Q192 Yuan Yang: Mr Rathi, in previous years when the Bank of England base rate was still going up, our predecessor Committee asked why banks were not passing this increase on to consumers in savings but were on mortgages. Do you think that the inverse might be happening now that rates are starting to go down? How concerned are you that banks are taking too much and giving too little to consumers?
Nikhil Rathi: We have seen some adjustment in fixed rates in particular, which perhaps is not so surprising given the forecast for fixed rates and where interest rates may go in the future, although, obviously, it is not for me to comment on Bank of England policy.
As a general point, at this point—we are monitoring this—we are not seeing faster move-down of rates than we saw on the way up. I do not think I can give you evidence to confirm that point. That is not what we are seeing at the moment, but we will keep a close eye on it and keep the Committee updated.
Q193 Chair: Thank you, because, certainly for consumers, it is a massively important issue. Talking of consumers, when you were talking about motor finance, you said you were looking at other areas. I would like to press you again on which other areas you might be looking at or if you would be able to write to us with some information.
Nikhil Rathi: You specifically asked me about commission arrangements or the redress situation, so I was limited on what I could say. There is a range of areas in the consumer markets more generally that we are looking at. I know this Committee will be interested in motor insurance. The Government have established a motor insurance taskforce. Within that, there are specific products like premium finance where we have concerns.

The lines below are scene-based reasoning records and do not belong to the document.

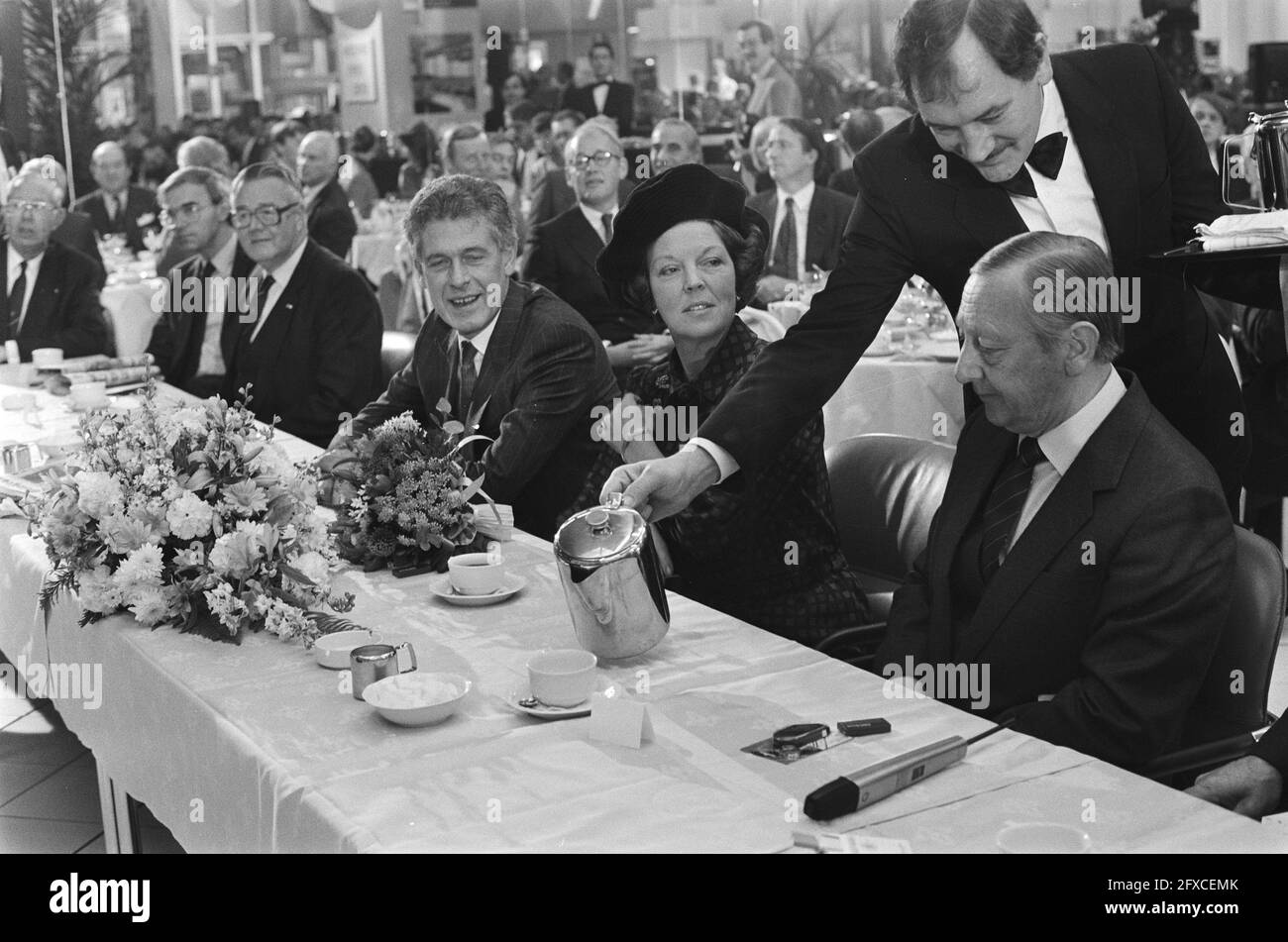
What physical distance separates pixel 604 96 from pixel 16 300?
5637 millimetres

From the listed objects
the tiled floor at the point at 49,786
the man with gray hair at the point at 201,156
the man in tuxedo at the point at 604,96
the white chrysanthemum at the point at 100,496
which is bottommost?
the tiled floor at the point at 49,786

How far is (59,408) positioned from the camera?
4.70m

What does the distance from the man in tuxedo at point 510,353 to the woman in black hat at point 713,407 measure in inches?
6.6

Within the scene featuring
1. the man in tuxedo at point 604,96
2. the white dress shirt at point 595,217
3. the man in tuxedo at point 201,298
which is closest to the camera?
the man in tuxedo at point 201,298

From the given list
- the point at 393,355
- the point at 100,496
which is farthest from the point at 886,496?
the point at 393,355

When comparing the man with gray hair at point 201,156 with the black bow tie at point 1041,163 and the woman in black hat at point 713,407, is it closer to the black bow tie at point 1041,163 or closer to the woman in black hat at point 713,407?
the woman in black hat at point 713,407

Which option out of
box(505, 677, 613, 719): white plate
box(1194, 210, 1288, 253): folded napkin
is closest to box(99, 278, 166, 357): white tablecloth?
box(505, 677, 613, 719): white plate

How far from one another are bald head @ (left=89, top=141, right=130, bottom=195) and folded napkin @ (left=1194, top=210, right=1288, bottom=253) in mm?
9823

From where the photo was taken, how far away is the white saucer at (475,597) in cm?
246

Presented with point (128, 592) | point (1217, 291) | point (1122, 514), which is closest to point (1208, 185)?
point (1217, 291)

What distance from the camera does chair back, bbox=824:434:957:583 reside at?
9.22 feet

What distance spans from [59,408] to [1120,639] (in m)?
3.75

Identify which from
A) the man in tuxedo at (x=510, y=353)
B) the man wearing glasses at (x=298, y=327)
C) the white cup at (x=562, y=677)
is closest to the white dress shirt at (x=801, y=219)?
the man wearing glasses at (x=298, y=327)

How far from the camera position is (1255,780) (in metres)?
1.78
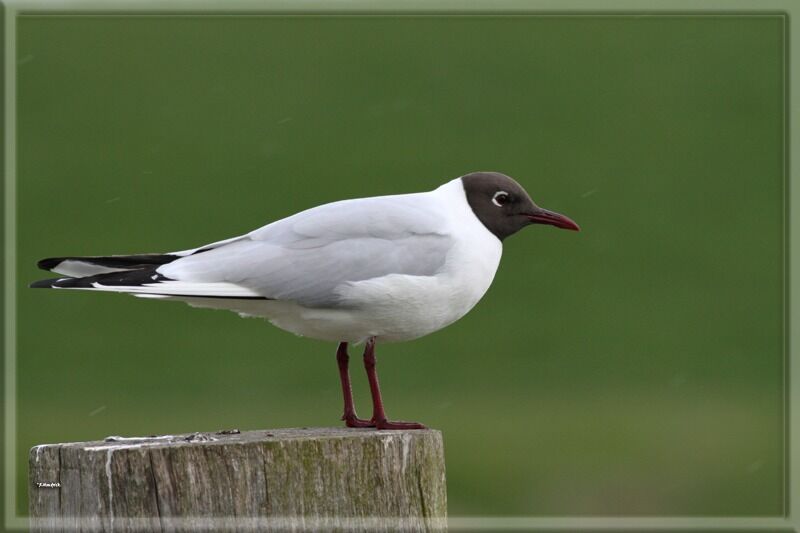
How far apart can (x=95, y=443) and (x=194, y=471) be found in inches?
18.4

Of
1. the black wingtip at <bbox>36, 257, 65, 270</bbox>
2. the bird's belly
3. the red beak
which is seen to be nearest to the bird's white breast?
the bird's belly

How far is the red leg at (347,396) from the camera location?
166 inches

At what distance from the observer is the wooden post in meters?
3.02

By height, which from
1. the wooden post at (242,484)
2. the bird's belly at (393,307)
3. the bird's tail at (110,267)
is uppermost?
the bird's tail at (110,267)

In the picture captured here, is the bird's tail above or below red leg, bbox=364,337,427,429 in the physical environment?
above

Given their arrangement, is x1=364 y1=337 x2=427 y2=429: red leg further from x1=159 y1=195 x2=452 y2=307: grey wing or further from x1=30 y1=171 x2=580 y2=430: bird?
x1=159 y1=195 x2=452 y2=307: grey wing

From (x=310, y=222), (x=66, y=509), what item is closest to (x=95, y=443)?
(x=66, y=509)

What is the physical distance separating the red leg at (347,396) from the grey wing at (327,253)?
0.44 m

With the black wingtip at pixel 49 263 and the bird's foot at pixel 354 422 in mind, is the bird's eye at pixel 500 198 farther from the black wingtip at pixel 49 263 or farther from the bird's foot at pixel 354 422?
the black wingtip at pixel 49 263

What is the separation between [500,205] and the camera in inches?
177

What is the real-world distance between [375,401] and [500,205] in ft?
3.07

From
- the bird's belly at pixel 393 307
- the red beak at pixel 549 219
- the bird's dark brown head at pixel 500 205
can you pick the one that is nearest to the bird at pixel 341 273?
the bird's belly at pixel 393 307

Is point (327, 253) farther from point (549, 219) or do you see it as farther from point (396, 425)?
point (549, 219)

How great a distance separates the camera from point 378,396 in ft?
13.8
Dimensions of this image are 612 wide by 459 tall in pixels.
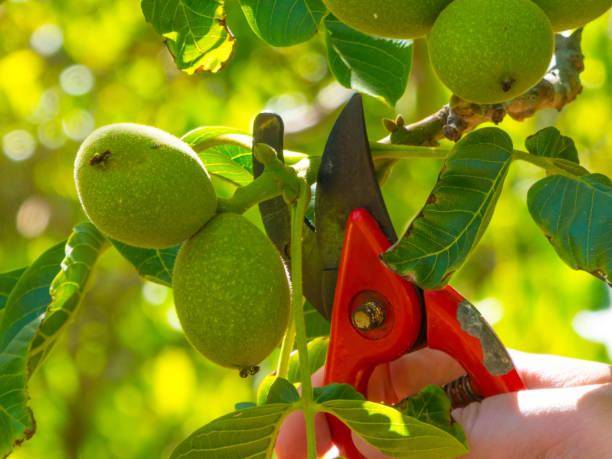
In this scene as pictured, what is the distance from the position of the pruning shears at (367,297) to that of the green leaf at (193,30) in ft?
0.58

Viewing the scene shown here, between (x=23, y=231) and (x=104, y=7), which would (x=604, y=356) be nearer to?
(x=23, y=231)

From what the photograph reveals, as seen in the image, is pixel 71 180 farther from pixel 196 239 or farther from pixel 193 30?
pixel 196 239

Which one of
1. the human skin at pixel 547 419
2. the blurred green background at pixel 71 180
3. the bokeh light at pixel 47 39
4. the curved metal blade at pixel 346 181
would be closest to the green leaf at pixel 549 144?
the curved metal blade at pixel 346 181

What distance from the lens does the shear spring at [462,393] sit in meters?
1.26

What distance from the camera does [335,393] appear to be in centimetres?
108

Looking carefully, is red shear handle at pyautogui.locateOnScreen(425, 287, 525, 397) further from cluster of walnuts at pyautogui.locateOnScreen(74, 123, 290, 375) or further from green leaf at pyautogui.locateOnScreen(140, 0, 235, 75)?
green leaf at pyautogui.locateOnScreen(140, 0, 235, 75)

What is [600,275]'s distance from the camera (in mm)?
1004

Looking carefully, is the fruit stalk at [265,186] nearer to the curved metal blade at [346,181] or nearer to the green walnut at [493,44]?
the curved metal blade at [346,181]

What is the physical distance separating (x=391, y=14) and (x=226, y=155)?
2.06 feet

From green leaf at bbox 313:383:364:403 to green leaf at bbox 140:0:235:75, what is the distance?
62 centimetres

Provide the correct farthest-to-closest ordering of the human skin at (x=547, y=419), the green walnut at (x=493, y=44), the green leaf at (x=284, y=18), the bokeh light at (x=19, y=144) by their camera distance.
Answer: the bokeh light at (x=19, y=144), the green leaf at (x=284, y=18), the human skin at (x=547, y=419), the green walnut at (x=493, y=44)

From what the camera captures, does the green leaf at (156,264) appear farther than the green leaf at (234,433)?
Yes

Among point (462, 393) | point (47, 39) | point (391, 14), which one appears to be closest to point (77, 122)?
point (47, 39)

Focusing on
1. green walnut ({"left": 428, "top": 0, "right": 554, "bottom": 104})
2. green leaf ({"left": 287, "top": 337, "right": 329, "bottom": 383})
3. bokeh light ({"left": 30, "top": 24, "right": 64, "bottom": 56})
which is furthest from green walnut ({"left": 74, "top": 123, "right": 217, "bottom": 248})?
bokeh light ({"left": 30, "top": 24, "right": 64, "bottom": 56})
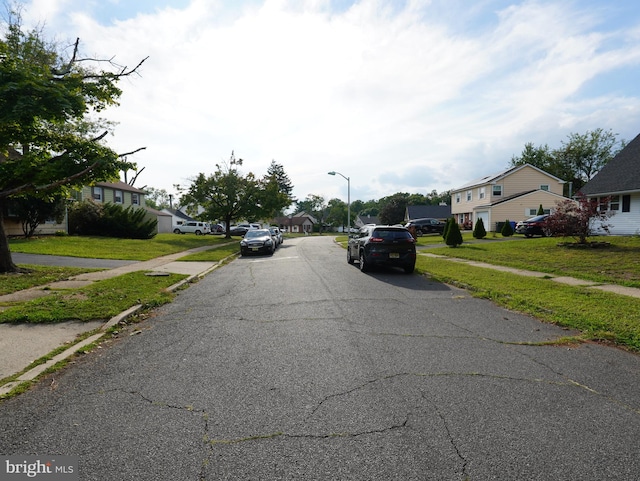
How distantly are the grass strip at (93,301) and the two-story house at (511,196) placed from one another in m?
34.7

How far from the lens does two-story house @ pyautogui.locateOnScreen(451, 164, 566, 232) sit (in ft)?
126

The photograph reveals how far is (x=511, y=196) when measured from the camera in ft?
132

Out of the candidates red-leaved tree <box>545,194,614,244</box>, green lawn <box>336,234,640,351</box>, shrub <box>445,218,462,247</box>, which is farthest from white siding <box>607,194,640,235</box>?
shrub <box>445,218,462,247</box>

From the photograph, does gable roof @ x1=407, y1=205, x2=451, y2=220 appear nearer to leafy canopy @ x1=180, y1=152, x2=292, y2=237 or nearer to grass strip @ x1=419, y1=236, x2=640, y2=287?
leafy canopy @ x1=180, y1=152, x2=292, y2=237

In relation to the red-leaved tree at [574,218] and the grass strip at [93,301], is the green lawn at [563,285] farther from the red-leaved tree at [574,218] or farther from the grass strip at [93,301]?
the grass strip at [93,301]

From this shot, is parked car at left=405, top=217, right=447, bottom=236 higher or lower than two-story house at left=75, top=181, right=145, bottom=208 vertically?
lower

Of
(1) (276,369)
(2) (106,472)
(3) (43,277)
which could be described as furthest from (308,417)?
(3) (43,277)

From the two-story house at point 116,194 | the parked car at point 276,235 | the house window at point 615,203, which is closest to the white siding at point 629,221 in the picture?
the house window at point 615,203

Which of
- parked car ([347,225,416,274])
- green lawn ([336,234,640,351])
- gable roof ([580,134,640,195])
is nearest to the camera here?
green lawn ([336,234,640,351])

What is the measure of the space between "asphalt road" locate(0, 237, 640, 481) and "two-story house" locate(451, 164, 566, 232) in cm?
3555

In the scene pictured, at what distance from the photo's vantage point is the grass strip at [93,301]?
6.26m

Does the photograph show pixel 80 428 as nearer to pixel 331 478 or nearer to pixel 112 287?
pixel 331 478

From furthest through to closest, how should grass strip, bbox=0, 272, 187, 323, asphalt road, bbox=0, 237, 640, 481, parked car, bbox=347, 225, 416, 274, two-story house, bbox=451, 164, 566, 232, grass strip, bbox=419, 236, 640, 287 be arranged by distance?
two-story house, bbox=451, 164, 566, 232 < parked car, bbox=347, 225, 416, 274 < grass strip, bbox=419, 236, 640, 287 < grass strip, bbox=0, 272, 187, 323 < asphalt road, bbox=0, 237, 640, 481

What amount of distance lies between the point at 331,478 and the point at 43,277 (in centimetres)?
1127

Dame Siobhain, you asked me about vulnerable consumers. We are particularly concerned about the impact on vulnerable consumers of what are actually quite high interest rates, effectively, if you pay monthly for your motor insurance as compared to an annual premium, and how well that is understood. We are looking at pure protection markets as well in the insurance sector. We will be doing some work on the debt advice sector in the new year, too, and the quality of communication. We will set that out very clearly for the Committee and for the industry so that it knows what we are focused on.
Chair: That will be very helpful because it will probably help to shape our next sessions with you, among other things, and with Ministers. I thank our witnesses very much indeed. In summary, we have heard some useful information from the Financial Conduct Authority. One of the things we were keen to tease out—we have it from you a bit today—is that there is an inflection point here now as you have this trade-off between the primary and secondary objectives: protecting consumers and growth. There is a tension and a risk element there. How that risk is managed is really key and making sure that the system works for consumers and delivers that secondary objective is a very big challenge for you as an organisation.
We heard some very clear messages about financial literacy from both sides, from both questioners and others, and that motor finance is a bit of a mess and there needs to be some resolution to this. We will look forward to questioning you about that once the processes have gone through on motor finance. We are hearing different things about when court cases might happen, but we hope that by next summer there may be some form of redress. We know that you cannot comment on that at this point.
I thank Ashley Alder, Nikhil Rathi and Steven Braviner Roman very much indeed.